Lean Supply Chain Leaders and Laggards

Aug. 17, 2006
New study from Aberdeen Group (www.aberdeen.com) (Boston) examines the current state of lean adoption in manufacturing plants and supply chains, Roadmap

New study from Aberdeen Group (www.aberdeen.com) (Boston) examines the current state of lean adoption in manufacturing plants and supply chains, Roadmap to Lean Success: Measurement and Control Benchmark Study (www.aberdeen.com/summary/report/benchmark/RA_LeanMeasure_MB_3179.asp). The research firm identified three key attributes of leading lean companies: senior management involvement and support across the enterprise, multiple value stream mappings across enterprise entities, and a consistent and pervasive attention to waste elimination and other non-value added activities.

Study participants are at various stages of their lean deployments. About one third have lean manufacturing programs while less than 20% have deployed lean throughout the enterprise or supply chain.

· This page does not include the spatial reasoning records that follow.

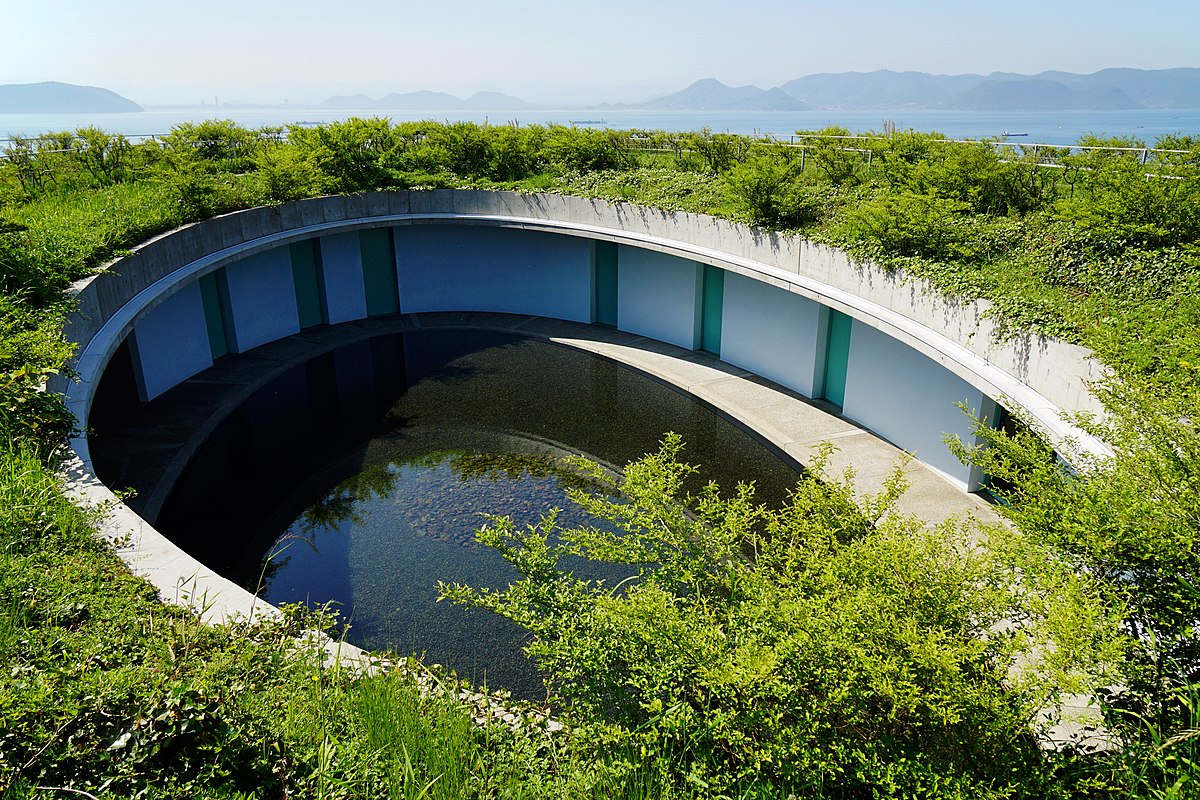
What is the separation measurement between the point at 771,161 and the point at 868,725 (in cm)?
1396

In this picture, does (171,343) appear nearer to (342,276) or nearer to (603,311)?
(342,276)

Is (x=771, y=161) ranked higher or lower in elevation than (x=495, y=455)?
higher

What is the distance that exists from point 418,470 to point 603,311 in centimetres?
894

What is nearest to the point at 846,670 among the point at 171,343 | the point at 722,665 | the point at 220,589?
the point at 722,665

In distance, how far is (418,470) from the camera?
1315 cm

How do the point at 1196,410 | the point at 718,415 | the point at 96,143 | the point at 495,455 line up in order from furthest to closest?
1. the point at 96,143
2. the point at 718,415
3. the point at 495,455
4. the point at 1196,410

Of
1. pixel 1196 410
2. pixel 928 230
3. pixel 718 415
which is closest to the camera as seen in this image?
pixel 1196 410

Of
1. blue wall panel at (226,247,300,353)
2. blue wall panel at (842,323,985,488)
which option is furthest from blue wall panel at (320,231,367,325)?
blue wall panel at (842,323,985,488)

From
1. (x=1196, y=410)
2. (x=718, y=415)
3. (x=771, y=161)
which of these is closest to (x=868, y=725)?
(x=1196, y=410)

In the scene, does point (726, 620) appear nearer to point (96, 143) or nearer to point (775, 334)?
point (775, 334)

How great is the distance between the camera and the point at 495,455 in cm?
1370

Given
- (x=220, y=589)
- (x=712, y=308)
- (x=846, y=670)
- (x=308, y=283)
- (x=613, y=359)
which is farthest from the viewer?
(x=308, y=283)

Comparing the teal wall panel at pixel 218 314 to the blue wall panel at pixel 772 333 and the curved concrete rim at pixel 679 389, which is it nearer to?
the curved concrete rim at pixel 679 389

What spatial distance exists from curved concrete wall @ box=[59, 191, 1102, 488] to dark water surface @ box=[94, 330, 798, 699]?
2083mm
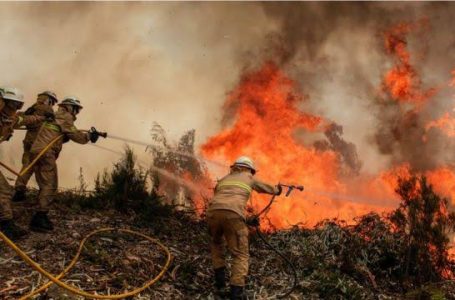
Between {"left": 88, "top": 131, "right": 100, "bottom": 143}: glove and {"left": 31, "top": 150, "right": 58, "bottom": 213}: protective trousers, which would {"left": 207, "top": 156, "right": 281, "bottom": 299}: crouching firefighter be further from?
{"left": 31, "top": 150, "right": 58, "bottom": 213}: protective trousers

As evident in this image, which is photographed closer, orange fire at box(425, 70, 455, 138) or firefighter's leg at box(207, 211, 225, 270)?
firefighter's leg at box(207, 211, 225, 270)

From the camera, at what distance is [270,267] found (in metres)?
8.27

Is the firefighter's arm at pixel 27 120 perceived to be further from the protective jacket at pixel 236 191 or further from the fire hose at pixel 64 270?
the protective jacket at pixel 236 191

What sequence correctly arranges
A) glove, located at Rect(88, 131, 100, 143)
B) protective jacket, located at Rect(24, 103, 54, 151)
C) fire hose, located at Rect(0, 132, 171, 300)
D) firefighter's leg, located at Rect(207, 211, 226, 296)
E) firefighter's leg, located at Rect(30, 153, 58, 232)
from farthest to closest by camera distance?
protective jacket, located at Rect(24, 103, 54, 151), glove, located at Rect(88, 131, 100, 143), firefighter's leg, located at Rect(30, 153, 58, 232), firefighter's leg, located at Rect(207, 211, 226, 296), fire hose, located at Rect(0, 132, 171, 300)

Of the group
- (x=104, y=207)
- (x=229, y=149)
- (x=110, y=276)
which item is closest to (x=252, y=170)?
(x=110, y=276)

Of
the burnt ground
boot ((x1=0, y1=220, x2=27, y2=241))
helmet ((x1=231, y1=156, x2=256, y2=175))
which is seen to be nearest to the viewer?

Relative Lean Maturity of Respondents

Source: Aberdeen Group.

The Aberdeen study defines enterprises into one of the three levels of practices and performance: Laggards (30%, practices that are significantly behind the average), Industry Norm (50%, practices that represent the average or norm), Best-in-Class (20%, those employing the best practices currently available and achieving superior results). Better performers are reportedly leveraging measurement and control capabilities to not only improve manufacturing performance, but also support customer requirements, industry legislation and compliance requirements.

Becoming a best-in-class lean company reportedly requires an overarching strategy, a lean operating model based on a differentiated value stream, continuous improvement, and scorecards that cascade throughout the company.